根岸詩音は完全に言葉を失った。
彼女はもう窓際に立っていることをやめ、諦めた表情で足を上げてソファの方へ歩き、座り込んだ。
河合航平は外を一瞥し、眉を少し上げると、すぐに彼女の後を追った。
……
メイン会場。
元々くつろいでいた来賓たちは今や頭を寄せ合って話し合っていた。
様々な議論の中で、最も多かったのは根岸詩音への不満と疑問だった。
高橋優奈と綾瀬光秀は群衆の中の目立たない場所に立っていた。彼女は他の人々が自分の友人について悪意のある言葉で議論しているのを聞きながら、顔中に不快な表情を浮かべていた。
女性は綾瀬光秀の方を向いて言った。「綾瀬さん、河合さんが詩音をどこに呼び出したか知っていますか?」
声を聞いた男性は彼女を一瞥したが、その瞳には波風一つなく、何も言わなかった。
高橋優奈は、先ほど河合航平が根岸詩音と電話していた時、実は綾瀬光秀が彼の隣に立っていたことを知らなかった。だから話した内容は、当然彼もはっきりと聞いていたのだ。
どこに行ったのか?
彼は知っていたが、だからといって高橋優奈に教えるつもりはなかった。
彼が黙っているのは、河合航平がどんな人物かを理解しているからだ。彼は無茶はしない。時間になっても現れないのは、おそらく彼の意図通りに物事が進んでいるからだろう。結局のところ、彼には根岸詩音のためにすべてを解決する能力があるのだから。

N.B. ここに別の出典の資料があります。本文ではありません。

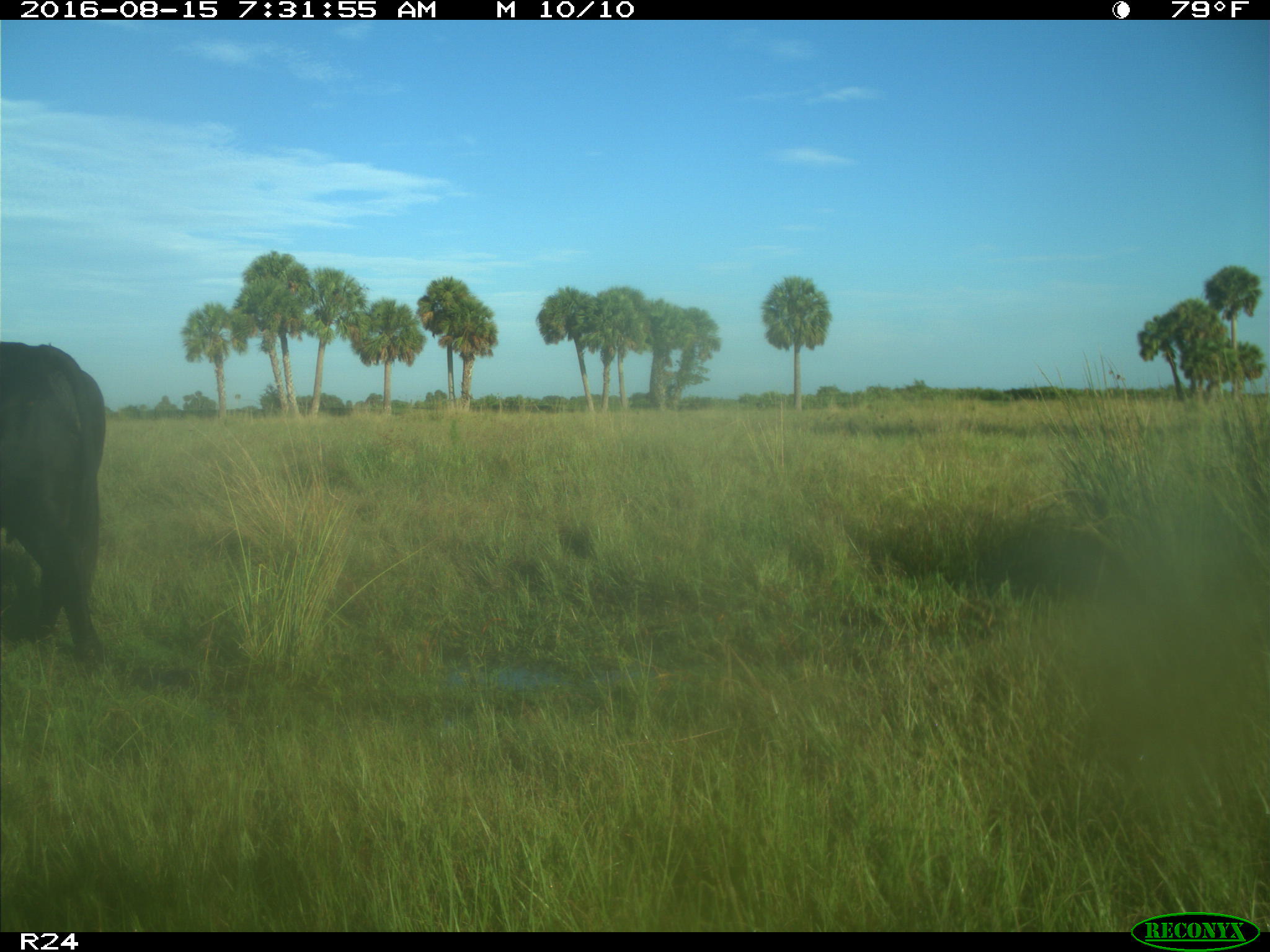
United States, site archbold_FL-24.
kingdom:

高橋優奈は綾瀬光秀が反応を示さないのを見て、彼も知らないのだと思い、それ以上何も言わなかった。
いつの間にか、氷室直人が彼女の方へ歩いてきた。
最初に彼を見たのは綾瀬光秀だった。彼は自分の前に立つ女性を一瞥し、そして立ち止まった氷室直人を見上げ、薄い唇を動かした。「氷室様。」
その声を聞いて、高橋優奈は一瞬呆然とし、それから振り返った——
氷室直人の表情には明らかな喜びも悲しみもなかったが、普段と比べると笑みが少なかった。
彼は高橋優奈を見て口を開いた。「君は詩音の一番の友達で、メイクの時もメイクルームで彼女に付き添っていたよね。だから彼女がどこに行ったのか、知っているはずだろう?」
高橋優奈は唇を噛んだ。「氷室様、それは…私も本当に分かりません。でも信じてください、詩音は逃げるつもりなんてありません。何か問題に遭遇したのかもしれません。」